Тайна семьи Фронтенак (др. перевод)
Шрифт:
Он постепенно освобождался от ненависти — вот и последнюю каплю выжал. Тогда он шепотом, ласково, очень ласково произнес любимое имя; он твердил его, упирая на каждый слог; одно оставалось ему от нее: это имя, и никто на свете не мог запретить ему ни шептать его, ни кричать. Но над ним жили соседи — они все слышали. В Буриде Ив мог скрываться в свое убежище.
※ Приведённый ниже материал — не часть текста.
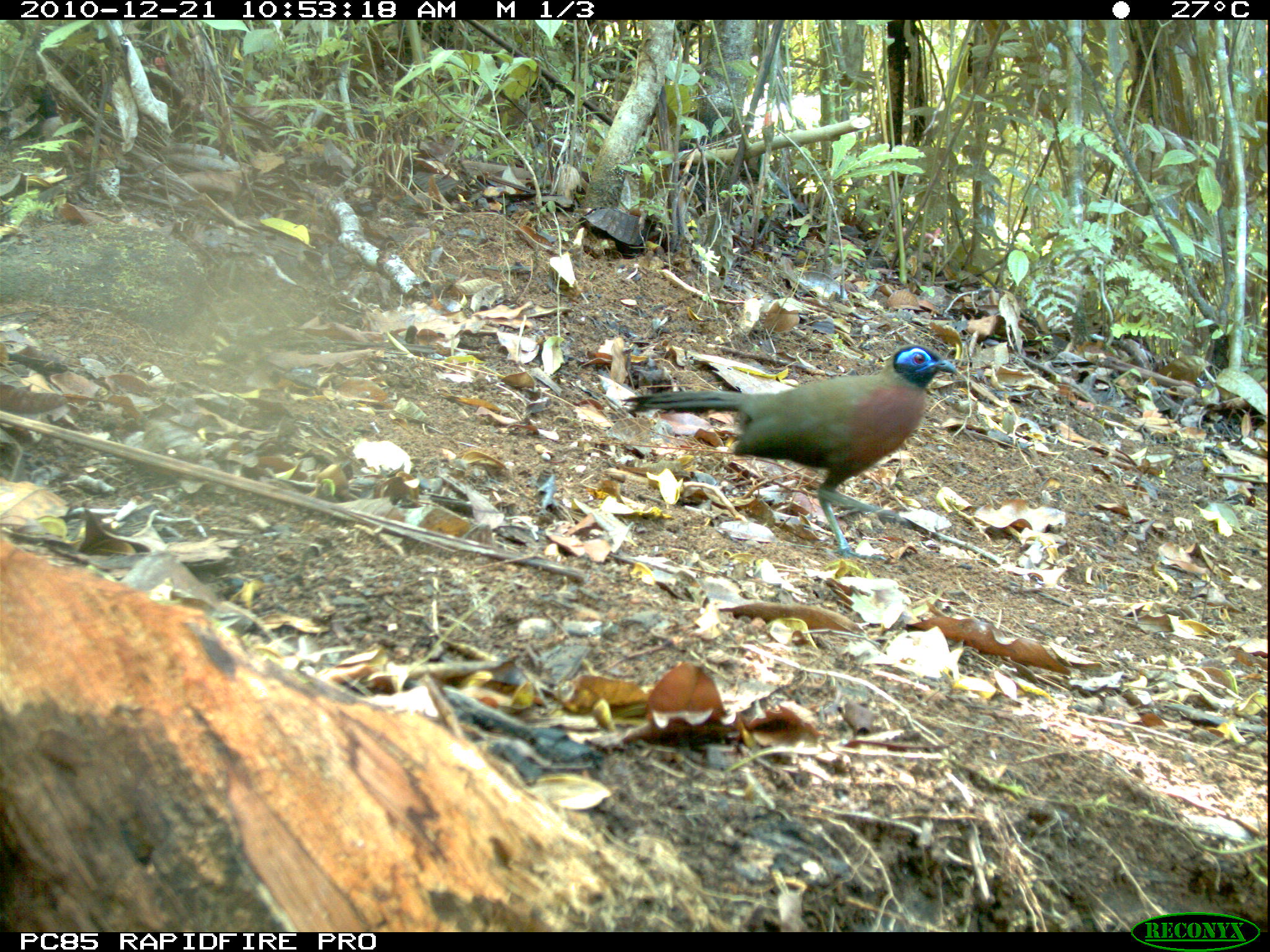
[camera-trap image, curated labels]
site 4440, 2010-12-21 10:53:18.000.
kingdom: Animalia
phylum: Chordata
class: Aves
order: Passeriformes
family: Cisticolidae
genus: Cisticola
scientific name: Cisticola cherina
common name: madagascar cisticola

Теперь, должно быть, красильник уже заполонил маленькую площадку, где однажды погожим осенним днем все было явлено ему наперед; он представил себе, как жужжат жарким утром осы на этой ничтожной точке пространства; бледный вереск пахнет медом, и, может быть, ветерок сметает с сосен огромную тучу пыльцы. Он видел все изгибы дорожки, по которой возвращался домой, до самого полога парка —
— Мама! — простонал он. — Мамочка!
Он рыдал; он первым из детей семьи Фронтенак позвал умершую маму, как живую. Через полтора года придет черед Жозе: он будет звать ее всю бесконечную сентябрьскую ночь, лежа с распоротым животом между линиями окопов.
XVIII
На улице Жозефа вспомнила про своего больного: он был один, и в любую минуту мог наступить кризис. Она пожалела, что долго сидела у Ива, бранила себя — но Ксавье так ее вышколил, что ей даже в голову не пришло взять такси. Она побежала на улицу Севр, на остановку трамвая Сен-Сюльпис — Отёй; шла, как обычно, животом вперед, задрав голову, и на радость прохожим все твердила, сердито и с досадой: «Ну и ну! Ну и ну!»… Она думала об Иве, но теперь, когда молодой человек не ослеплял ее своим присутствием, думала с озлоблением. Как он равнодушно слушал о болезни дяди! Бедный старик умирает в ужасе, что, быть может, напоследок не попрощается с племянниками, а он вызывает в телефон какую-то графиню (на зеркале у Ива Жозефа заметила карточки: Барон и баронесса такие-то… Маркиза такая-то… Посол Великобритании с супругой…). Вечером будет ужинать под музыку с кем-то из этих дам высокого тона… а хуже нет шлюх, чем эти дамы… У Шарля Мерувеля был фельетон… уж он-то их знает…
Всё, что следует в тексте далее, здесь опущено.